Scene-based reasoning listing
— begin —

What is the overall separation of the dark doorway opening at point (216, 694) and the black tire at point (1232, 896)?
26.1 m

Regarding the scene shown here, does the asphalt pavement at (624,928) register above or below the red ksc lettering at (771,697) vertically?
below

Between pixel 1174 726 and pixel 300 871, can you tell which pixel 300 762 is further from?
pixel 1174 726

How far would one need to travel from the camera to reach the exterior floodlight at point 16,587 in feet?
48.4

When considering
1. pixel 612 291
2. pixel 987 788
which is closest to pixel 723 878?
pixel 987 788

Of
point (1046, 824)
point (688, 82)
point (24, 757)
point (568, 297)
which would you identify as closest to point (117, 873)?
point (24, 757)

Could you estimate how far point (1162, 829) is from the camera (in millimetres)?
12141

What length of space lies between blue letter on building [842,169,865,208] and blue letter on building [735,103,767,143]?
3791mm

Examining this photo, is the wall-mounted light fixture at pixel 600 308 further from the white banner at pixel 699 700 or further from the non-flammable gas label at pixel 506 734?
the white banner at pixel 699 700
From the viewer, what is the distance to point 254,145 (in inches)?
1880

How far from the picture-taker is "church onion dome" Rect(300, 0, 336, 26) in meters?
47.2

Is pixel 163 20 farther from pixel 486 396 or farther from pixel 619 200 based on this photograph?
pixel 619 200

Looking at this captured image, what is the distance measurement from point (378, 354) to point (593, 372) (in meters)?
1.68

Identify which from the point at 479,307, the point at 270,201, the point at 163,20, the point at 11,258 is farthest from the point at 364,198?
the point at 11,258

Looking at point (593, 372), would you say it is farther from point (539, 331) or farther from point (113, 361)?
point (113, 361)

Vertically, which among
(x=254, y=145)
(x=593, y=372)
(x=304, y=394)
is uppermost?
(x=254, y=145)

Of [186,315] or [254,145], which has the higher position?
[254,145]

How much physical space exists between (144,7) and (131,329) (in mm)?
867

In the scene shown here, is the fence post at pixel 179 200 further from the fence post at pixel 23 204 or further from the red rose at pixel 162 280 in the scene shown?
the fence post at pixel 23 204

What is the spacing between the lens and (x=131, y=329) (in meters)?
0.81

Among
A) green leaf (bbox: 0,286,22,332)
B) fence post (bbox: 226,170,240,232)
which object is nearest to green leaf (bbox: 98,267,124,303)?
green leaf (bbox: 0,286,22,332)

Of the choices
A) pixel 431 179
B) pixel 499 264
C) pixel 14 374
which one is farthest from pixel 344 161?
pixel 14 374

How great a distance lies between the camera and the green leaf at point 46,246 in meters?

— end —

Retype the full listing above line for line, leaving every character unchanged.

TASK ANSWER ▸
What is the overall separation of the dark doorway opening at point (216, 694) and the black tire at point (1232, 896)?
26.1 m

Regarding the scene shown here, does the asphalt pavement at (624,928) register above or below the red ksc lettering at (771,697) vertically?
below

Between pixel 1174 726 and pixel 300 871, can you tell which pixel 300 762 is further from?
pixel 1174 726

How far would one need to travel from the camera to reach the exterior floodlight at point 16,587 in feet?
48.4

When considering
1. pixel 612 291
2. pixel 987 788
which is closest to pixel 723 878?
pixel 987 788

Of
point (1046, 824)
point (688, 82)
point (24, 757)
point (568, 297)
which would you identify as closest to point (117, 873)?
point (24, 757)

Could you estimate how far point (1162, 829) is from the camera (in millimetres)?
12141

What length of space lies between blue letter on building [842,169,865,208] and blue letter on building [735,103,767,143]?
3791mm

Examining this photo, is the wall-mounted light fixture at pixel 600 308 further from the white banner at pixel 699 700 or further from the non-flammable gas label at pixel 506 734?
the white banner at pixel 699 700
From the viewer, what is the distance to point 254,145 (in inches)?
1880

How far from the picture-taker is "church onion dome" Rect(300, 0, 336, 26) in meters?
47.2

Is pixel 163 20 farther from pixel 486 396 or farther from pixel 619 200 based on this photograph?
pixel 619 200

Looking at this captured image, what is the distance measurement from point (378, 354) to point (593, 372) (in meters)?
1.68

Identify which from the point at 479,307, the point at 270,201, the point at 163,20, the point at 11,258 is farthest from the point at 364,198?
the point at 11,258

Looking at point (593, 372), would you say it is farther from point (539, 331) or farther from point (113, 361)?
point (113, 361)

Vertically, which among
(x=254, y=145)
(x=593, y=372)
(x=304, y=394)
is uppermost?
(x=254, y=145)

Of [186,315] or [254,145], which has the higher position?
[254,145]

How much physical space exists between (144,7) and (131,329) (in mm)?
867

In the scene shown here, is the fence post at pixel 179 200 further from the fence post at pixel 23 204 or further from the red rose at pixel 162 280 in the scene shown?
the fence post at pixel 23 204

What is the spacing between the lens and (x=131, y=329) (in meters)?
0.81

Among
A) green leaf (bbox: 0,286,22,332)
B) fence post (bbox: 226,170,240,232)
which object is nearest to green leaf (bbox: 98,267,124,303)?
green leaf (bbox: 0,286,22,332)

Of the choices
A) pixel 431 179
B) pixel 499 264
C) pixel 14 374
which one is farthest from pixel 344 161?
pixel 14 374

How great a distance lies between the camera and the green leaf at point 46,246 in meters?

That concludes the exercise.